# Given problem:
Turn all the items below into one numbered list of their lines, skipping blank lines and leaving out the pictures.

# Input records:
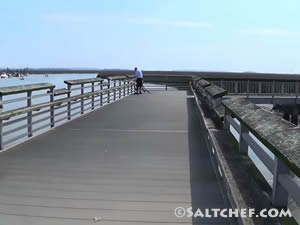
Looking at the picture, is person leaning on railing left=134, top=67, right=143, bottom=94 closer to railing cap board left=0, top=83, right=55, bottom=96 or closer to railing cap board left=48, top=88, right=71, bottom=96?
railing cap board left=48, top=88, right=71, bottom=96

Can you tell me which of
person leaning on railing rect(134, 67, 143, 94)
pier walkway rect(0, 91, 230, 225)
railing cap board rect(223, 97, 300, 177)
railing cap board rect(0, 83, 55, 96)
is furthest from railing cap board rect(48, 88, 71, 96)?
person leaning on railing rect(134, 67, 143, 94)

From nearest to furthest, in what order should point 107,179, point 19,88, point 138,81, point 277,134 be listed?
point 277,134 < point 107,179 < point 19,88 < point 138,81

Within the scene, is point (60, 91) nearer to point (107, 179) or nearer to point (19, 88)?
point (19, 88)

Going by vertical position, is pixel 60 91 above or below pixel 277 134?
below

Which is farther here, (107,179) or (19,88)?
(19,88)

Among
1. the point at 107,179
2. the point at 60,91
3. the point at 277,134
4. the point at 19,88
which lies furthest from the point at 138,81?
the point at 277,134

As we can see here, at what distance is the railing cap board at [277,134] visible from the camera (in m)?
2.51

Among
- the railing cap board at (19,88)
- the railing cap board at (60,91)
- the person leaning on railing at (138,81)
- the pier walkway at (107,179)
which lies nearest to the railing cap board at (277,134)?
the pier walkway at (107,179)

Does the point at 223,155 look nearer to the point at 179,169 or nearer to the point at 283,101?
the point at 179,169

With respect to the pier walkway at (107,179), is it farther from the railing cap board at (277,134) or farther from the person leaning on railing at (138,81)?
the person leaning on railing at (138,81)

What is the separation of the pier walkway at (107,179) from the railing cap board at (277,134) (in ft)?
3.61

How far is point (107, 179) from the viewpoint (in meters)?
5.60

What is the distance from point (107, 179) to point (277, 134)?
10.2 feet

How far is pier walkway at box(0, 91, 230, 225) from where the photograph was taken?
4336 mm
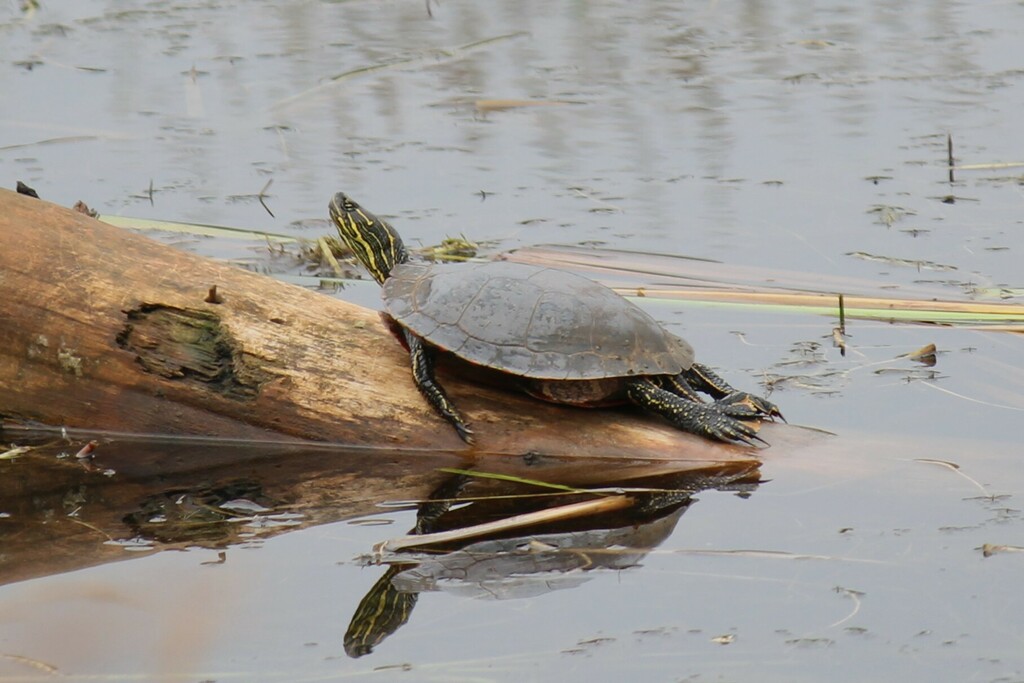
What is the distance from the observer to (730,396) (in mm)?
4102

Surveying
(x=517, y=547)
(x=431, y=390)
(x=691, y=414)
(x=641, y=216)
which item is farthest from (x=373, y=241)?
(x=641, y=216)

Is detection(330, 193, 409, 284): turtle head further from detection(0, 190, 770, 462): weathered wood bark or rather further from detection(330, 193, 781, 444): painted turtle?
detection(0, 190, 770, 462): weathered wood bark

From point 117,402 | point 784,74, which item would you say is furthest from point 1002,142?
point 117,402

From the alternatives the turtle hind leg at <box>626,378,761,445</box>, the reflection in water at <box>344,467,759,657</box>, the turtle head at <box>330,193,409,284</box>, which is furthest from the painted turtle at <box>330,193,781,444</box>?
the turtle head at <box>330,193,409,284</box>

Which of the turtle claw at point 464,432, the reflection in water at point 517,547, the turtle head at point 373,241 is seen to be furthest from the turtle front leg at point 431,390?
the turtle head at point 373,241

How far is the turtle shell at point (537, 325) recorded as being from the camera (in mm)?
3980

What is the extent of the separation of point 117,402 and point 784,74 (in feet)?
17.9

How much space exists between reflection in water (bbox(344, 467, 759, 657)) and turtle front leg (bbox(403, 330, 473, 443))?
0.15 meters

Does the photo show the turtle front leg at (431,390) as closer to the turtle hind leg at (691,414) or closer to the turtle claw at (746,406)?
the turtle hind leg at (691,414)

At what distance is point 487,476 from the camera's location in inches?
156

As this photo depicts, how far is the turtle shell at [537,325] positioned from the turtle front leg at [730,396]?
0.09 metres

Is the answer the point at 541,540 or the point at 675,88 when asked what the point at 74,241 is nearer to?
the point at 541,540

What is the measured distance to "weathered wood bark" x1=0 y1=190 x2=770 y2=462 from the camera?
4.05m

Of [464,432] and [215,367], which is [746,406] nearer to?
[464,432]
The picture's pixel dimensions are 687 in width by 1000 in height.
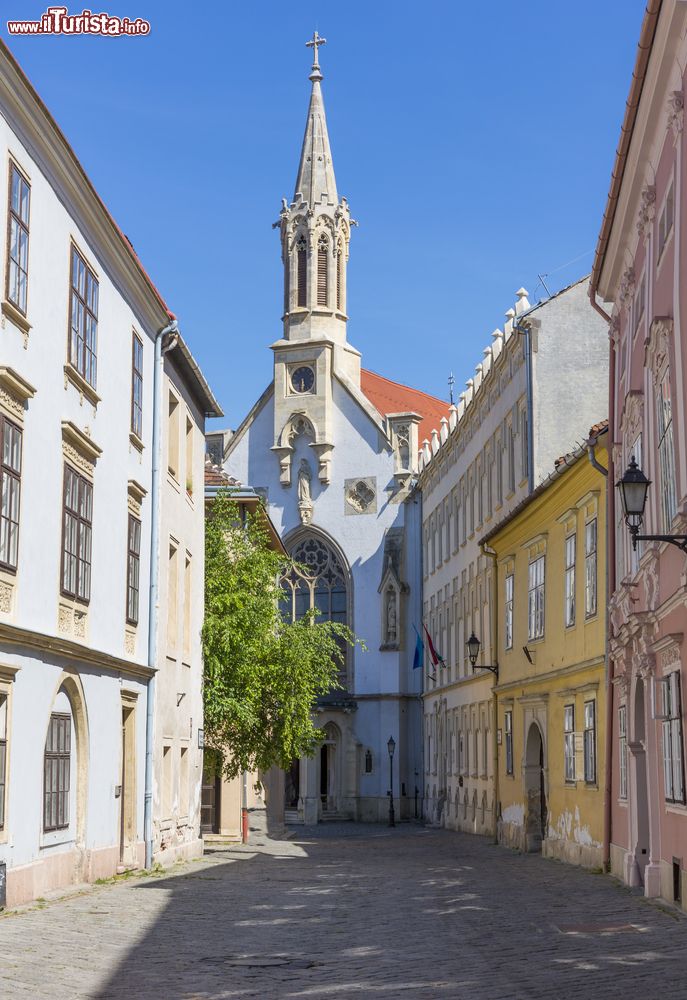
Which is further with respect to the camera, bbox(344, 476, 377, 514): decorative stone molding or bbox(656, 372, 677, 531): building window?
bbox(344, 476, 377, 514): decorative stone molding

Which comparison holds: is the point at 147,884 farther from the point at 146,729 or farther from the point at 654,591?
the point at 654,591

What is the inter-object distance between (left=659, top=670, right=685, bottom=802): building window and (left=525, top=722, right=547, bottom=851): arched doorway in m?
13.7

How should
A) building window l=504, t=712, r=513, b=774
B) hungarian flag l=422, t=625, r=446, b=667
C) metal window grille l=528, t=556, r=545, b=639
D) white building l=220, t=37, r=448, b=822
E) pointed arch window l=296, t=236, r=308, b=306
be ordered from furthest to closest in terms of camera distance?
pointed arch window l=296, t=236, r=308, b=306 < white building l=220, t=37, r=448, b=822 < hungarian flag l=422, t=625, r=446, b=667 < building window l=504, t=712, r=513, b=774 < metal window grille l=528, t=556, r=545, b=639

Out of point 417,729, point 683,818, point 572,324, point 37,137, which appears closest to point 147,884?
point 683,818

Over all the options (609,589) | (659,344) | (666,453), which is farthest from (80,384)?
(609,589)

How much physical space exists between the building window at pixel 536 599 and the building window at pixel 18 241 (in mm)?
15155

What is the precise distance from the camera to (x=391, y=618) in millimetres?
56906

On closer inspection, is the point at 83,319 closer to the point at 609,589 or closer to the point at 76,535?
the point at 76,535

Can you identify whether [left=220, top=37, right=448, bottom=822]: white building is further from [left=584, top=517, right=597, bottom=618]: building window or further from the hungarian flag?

# Written solution:
1. Looking at the picture, is person leaning on railing left=134, top=67, right=143, bottom=94 closer to railing cap board left=0, top=83, right=55, bottom=96 or closer to railing cap board left=48, top=88, right=71, bottom=96?
2. railing cap board left=48, top=88, right=71, bottom=96
3. Can you tell me which of
4. person leaning on railing rect(134, 67, 143, 94)
5. pier walkway rect(0, 91, 230, 225)
6. railing cap board rect(223, 97, 300, 177)
7. railing cap board rect(0, 83, 55, 96)
8. is furthest from railing cap board rect(48, 88, 71, 96)?
9. person leaning on railing rect(134, 67, 143, 94)
10. From nearest to furthest, in what order should point 107,179, point 19,88, point 138,81, point 277,134 be listed?
11. point 277,134 < point 107,179 < point 19,88 < point 138,81
12. Within the scene, is point (60, 91) nearer to point (107, 179) or nearer to point (19, 88)?
13. point (19, 88)
14. Going by vertical position, is pixel 60 91 above or below pixel 277 134?
15. below
16. Which is farther here, (107,179) or (19,88)?
17. (19,88)
18. Among
19. 1. the point at 107,179
20. 2. the point at 60,91
21. 3. the point at 277,134
22. 4. the point at 19,88
23. which lies furthest from the point at 138,81?
24. the point at 277,134
25. As we can see here, at what distance is the railing cap board at [277,134] visible from the camera (in m)?
26. 2.51
27. Among
28. - the railing cap board at (19,88)
29. - the railing cap board at (60,91)
30. - the person leaning on railing at (138,81)
31. - the pier walkway at (107,179)
32. which lies nearest to the railing cap board at (277,134)?
33. the pier walkway at (107,179)
34. Does the point at 223,155 look nearer to the point at 179,169 or nearer to the point at 283,101?
35. the point at 179,169
36. With respect to the pier walkway at (107,179), is it farther from the railing cap board at (277,134) or farther from the person leaning on railing at (138,81)?
37. the person leaning on railing at (138,81)
38. What is the separation of the pier walkway at (107,179) from the railing cap board at (277,134) (in ft)?
39. 3.61
40. How far is point (107, 179) from the viewpoint (in meters)?
41. 5.60
42. What is the distance from point (107, 179) to point (277, 134)?
43. 10.2 feet
44. How far is pier walkway at box(0, 91, 230, 225) from where the photograph was taken?
45. 4336 mm
46. What is the distance from the observer to (730,396) (in mm)?
47. 4102
48. Surveying
49. (x=517, y=547)
50. (x=431, y=390)
51. (x=691, y=414)
52. (x=641, y=216)
53. which item is farthest from (x=373, y=241)?
54. (x=641, y=216)
55. Is detection(330, 193, 409, 284): turtle head further from detection(0, 190, 770, 462): weathered wood bark or rather further from detection(330, 193, 781, 444): painted turtle?
56. detection(0, 190, 770, 462): weathered wood bark
57. From point 117,402 | point 784,74, which item would you say is furthest from point 1002,142?
58. point 117,402
59. From the alternatives the turtle hind leg at <box>626,378,761,445</box>, the reflection in water at <box>344,467,759,657</box>, the turtle head at <box>330,193,409,284</box>, which is furthest from the painted turtle at <box>330,193,781,444</box>?
60. the turtle head at <box>330,193,409,284</box>
61. Which of the turtle claw at point 464,432, the reflection in water at point 517,547, the turtle head at point 373,241 is seen to be furthest from the turtle front leg at point 431,390?
62. the turtle head at point 373,241
63. How far is the turtle shell at point (537, 325) recorded as being from the camera (in mm)?
64. 3980
65. What is the extent of the separation of point 117,402 and point 784,74 (in feet)?
66. 17.9
67. How much space exists between reflection in water (bbox(344, 467, 759, 657)) and turtle front leg (bbox(403, 330, 473, 443))?
68. 0.15 meters
69. Does the photo show the turtle front leg at (431,390) as closer to the turtle hind leg at (691,414) or closer to the turtle claw at (746,406)?
70. the turtle hind leg at (691,414)
71. At what distance is point 487,476 from the camera's location in inches?
72. 156
73. As this photo depicts, how far is the turtle shell at [537,325] positioned from the turtle front leg at [730,396]?
74. 0.09 metres
75. Is the answer the point at 541,540 or the point at 675,88 when asked what the point at 74,241 is nearer to?
76. the point at 541,540
77. What is the measured distance to "weathered wood bark" x1=0 y1=190 x2=770 y2=462 from the camera?
78. 4.05m
79. Of [464,432] and [215,367], which is [746,406] nearer to?
80. [464,432]
81. The picture's pixel dimensions are 687 in width by 1000 in height.
82. Which is further with respect to the camera, bbox(344, 476, 377, 514): decorative stone molding or bbox(656, 372, 677, 531): building window?
83. bbox(344, 476, 377, 514): decorative stone molding
84. Which comparison holds: is the point at 147,884 farther from the point at 146,729 or farther from the point at 654,591?
85. the point at 654,591
86. What is the inter-object distance between (left=659, top=670, right=685, bottom=802): building window and (left=525, top=722, right=547, bottom=851): arched doorway in m?
87. 13.7
88. How should
89. A) building window l=504, t=712, r=513, b=774
90. B) hungarian flag l=422, t=625, r=446, b=667
91. C) metal window grille l=528, t=556, r=545, b=639
92. D) white building l=220, t=37, r=448, b=822
93. E) pointed arch window l=296, t=236, r=308, b=306
94. be ordered from furthest to closest in terms of camera distance?
95. pointed arch window l=296, t=236, r=308, b=306 < white building l=220, t=37, r=448, b=822 < hungarian flag l=422, t=625, r=446, b=667 < building window l=504, t=712, r=513, b=774 < metal window grille l=528, t=556, r=545, b=639
96. Out of point 417,729, point 683,818, point 572,324, point 37,137, which appears closest to point 147,884?
97. point 683,818
98. Over all the options (609,589) | (659,344) | (666,453), which is farthest from (80,384)?
99. (609,589)
100. How much physical space exists between the building window at pixel 536 599 and the building window at pixel 18 241 (in mm)?
101. 15155
102. What is the precise distance from the camera to (x=391, y=618) in millimetres?
103. 56906
104. On closer inspection, is the point at 83,319 closer to the point at 609,589 or closer to the point at 76,535?
105. the point at 76,535
106. Can you identify whether [left=220, top=37, right=448, bottom=822]: white building is further from [left=584, top=517, right=597, bottom=618]: building window or further from the hungarian flag?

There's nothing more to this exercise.